Dołączył: 15 Mar 2010
Posty: 1118
Przeczytał: 0 tematów
Ostrzeżeń: 0/5
|
|
Koń: It's All About Sex (Niebieski)
Jeździec: Skrzydlata
Do czego: reining
Miejsce: hala
Przyszłam do ogierka, który stał właśnie na padoku. Wpatrzony w dal wsłuchiwał się w odgłosy dochodzące ze stajni. W pewnym momencie wydał z siebie przeciągłe rżenie. Ze wszystkich boksów odpowiedziały mu inne konie. Niebieski zerwał się do kłusa i w kłusie dobiegł do drugiego rogu ogrodzenia. Podeszłam bliżej i zawołałam westernowca. Ogier popatrzył na mnie i podszedł stępem. Złapałam go i przypięłam uwiąz do kantaka. Wyszliśmy z wybiegu i postawiłam go sobie na słońcu. Gryzły go muchy, więc postanowiłam nie dość, że wysmarować go trochę środkiem przeciwko owadom, to jeszcze potrenować na hali, gdzie jest chłodniej, przyjemniej i nie ma tyle robactwa. Na początek, po uwiązaniu ogierzyska przyniosłam sobie szczotki, czarne ogłowie i siodło.
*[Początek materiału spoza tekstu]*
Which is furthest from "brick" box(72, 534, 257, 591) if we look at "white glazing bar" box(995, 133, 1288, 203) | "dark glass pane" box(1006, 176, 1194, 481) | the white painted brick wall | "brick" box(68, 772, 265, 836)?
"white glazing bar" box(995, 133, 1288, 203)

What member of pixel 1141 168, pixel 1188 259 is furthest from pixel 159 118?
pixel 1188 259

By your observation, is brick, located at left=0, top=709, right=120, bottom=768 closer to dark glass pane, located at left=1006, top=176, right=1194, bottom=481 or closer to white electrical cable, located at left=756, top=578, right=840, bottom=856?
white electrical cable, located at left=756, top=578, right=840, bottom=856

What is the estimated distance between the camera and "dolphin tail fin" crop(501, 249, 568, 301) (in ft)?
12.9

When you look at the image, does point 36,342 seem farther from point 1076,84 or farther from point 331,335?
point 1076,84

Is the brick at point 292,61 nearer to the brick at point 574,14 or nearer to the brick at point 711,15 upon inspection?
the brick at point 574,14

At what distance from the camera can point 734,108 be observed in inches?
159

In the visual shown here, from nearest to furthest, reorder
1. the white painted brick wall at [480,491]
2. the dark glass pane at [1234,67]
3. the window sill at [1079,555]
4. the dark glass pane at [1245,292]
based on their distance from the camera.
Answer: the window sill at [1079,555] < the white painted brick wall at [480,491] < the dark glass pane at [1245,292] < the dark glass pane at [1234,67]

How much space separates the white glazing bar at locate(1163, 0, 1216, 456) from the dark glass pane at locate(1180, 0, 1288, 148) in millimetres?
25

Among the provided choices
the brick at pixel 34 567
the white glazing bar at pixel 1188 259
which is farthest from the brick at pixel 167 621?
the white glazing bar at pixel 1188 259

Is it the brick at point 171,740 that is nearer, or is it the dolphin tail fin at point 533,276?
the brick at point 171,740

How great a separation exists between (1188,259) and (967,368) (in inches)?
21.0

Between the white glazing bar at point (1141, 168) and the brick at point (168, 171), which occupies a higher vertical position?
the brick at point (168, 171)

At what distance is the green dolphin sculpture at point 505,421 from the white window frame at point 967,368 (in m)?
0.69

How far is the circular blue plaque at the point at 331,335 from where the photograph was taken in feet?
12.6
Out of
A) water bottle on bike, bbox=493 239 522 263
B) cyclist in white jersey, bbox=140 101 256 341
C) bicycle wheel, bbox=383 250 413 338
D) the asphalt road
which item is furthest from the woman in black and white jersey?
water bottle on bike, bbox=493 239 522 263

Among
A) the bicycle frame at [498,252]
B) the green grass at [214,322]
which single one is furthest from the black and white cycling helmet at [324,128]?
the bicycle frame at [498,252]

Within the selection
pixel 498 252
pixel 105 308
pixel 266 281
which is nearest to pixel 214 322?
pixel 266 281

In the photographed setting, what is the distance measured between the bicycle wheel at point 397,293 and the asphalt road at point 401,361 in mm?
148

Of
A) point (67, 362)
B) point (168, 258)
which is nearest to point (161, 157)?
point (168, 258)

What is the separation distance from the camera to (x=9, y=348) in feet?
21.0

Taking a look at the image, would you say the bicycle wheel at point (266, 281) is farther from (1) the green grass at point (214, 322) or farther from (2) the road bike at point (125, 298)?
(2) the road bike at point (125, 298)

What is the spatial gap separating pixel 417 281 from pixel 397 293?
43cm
Wyczyściłam Niebieskiego bardzo szybko, gdyż jego ciemna sierść nie brudziła się jakoś specjalnie, a przy okazji wytarzał się w czystym piasku i wystarczyło go strzepać, a koń był właściwie zupełnie czysty. Na zakończenie wyczesałam ogon i grzywę, które nie co się splątały oraz wyczyściłam kopyta, z którymi trochę się posiłowałam, ale jakoś się udało. Poklepałam Niebieskiego i przed założeniem siodła stanęłam na wysokości jego kłębu i mocno uciskając wymasowałam mu wystający kawałek kręgosłupa. Ogierkowi chyba się spodobało, bo wygiął łeb i oparł się czołem o ścianę. Po kilku minutach przeszłam na drugą stronę konia i zrobiłam to samo. Tu również mu się podobało. Na koniec poklepałam i założyłam ogłowie. Ogier bez problemu wziął wędzidło. Później dał sobie równie łatwo założyć i podpiąć popręgi od siodła. Poszliśmy za chwilę na halę.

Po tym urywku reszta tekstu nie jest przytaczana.